**Task**
Reproduce all of the data that follows, character for character.

Items listed in a dataset
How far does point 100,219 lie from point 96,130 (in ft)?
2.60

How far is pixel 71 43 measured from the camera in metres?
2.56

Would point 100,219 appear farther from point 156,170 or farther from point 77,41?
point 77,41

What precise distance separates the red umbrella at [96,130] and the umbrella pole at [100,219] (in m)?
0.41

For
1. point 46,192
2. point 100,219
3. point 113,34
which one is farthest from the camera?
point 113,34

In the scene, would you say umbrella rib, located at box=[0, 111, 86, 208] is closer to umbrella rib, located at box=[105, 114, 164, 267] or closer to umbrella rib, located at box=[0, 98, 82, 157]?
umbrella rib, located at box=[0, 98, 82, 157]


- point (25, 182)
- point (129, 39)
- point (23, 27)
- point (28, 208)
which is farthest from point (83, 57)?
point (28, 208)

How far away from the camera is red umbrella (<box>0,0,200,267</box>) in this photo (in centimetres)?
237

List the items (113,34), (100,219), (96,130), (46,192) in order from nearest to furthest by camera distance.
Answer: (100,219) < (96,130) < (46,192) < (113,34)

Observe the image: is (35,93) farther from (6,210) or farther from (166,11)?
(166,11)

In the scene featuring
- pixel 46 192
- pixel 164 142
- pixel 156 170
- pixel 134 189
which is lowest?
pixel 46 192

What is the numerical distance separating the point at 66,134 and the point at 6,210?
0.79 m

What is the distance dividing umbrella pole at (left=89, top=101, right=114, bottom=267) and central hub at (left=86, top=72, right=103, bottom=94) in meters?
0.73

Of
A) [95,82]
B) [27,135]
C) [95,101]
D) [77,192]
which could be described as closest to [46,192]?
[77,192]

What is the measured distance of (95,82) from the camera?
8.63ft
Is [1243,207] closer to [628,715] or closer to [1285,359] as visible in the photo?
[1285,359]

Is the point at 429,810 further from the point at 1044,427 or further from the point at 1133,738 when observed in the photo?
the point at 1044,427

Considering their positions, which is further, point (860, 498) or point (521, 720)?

**Written response**
How far does point 100,219 lie from point 96,130 (in ft)?
2.60

How far is pixel 71 43 measured from the camera in metres?
2.56

Would point 100,219 appear farther from point 156,170 or farther from point 77,41?
point 77,41

What precise distance separates the red umbrella at [96,130] and the umbrella pole at [100,219] (in m)?
0.41

For
1. point 46,192
2. point 100,219
3. point 113,34
which one is farthest from the camera?
point 113,34

In the scene, would you say umbrella rib, located at box=[0, 111, 86, 208] is closer to umbrella rib, located at box=[105, 114, 164, 267] or closer to umbrella rib, located at box=[0, 98, 82, 157]?
umbrella rib, located at box=[0, 98, 82, 157]


- point (25, 182)
- point (129, 39)
- point (23, 27)
- point (28, 208)
which is farthest from point (83, 57)?
point (28, 208)

How far away from the camera is red umbrella (<box>0,0,200,267</box>) in this photo (in centimetres)?
237

List the items (113,34), (100,219), (96,130), (46,192) in order from nearest to furthest by camera distance.
Answer: (100,219) < (96,130) < (46,192) < (113,34)

Observe the image: is (35,93) farther from (6,210) or farther from (166,11)?
(166,11)

In the scene featuring
- pixel 46 192
- pixel 164 142
- pixel 156 170
- pixel 134 189
which is lowest?
pixel 46 192

What is the numerical distance separating the point at 66,134 and the point at 6,210?
0.79 m

What is the distance dividing umbrella pole at (left=89, top=101, right=114, bottom=267) and central hub at (left=86, top=72, right=103, bottom=94) in meters?
0.73

Of
A) [95,82]
B) [27,135]
C) [95,101]
D) [77,192]
which could be described as closest to [46,192]?
[77,192]

What is the measured distance of (95,82) from the camera?
8.63ft
Is [1243,207] closer to [628,715] or closer to [1285,359] as visible in the photo?
[1285,359]

Is the point at 429,810 further from the point at 1044,427 or further from the point at 1133,738 when observed in the photo?
the point at 1044,427

Considering their positions, which is further, point (860, 498) or point (521, 720)?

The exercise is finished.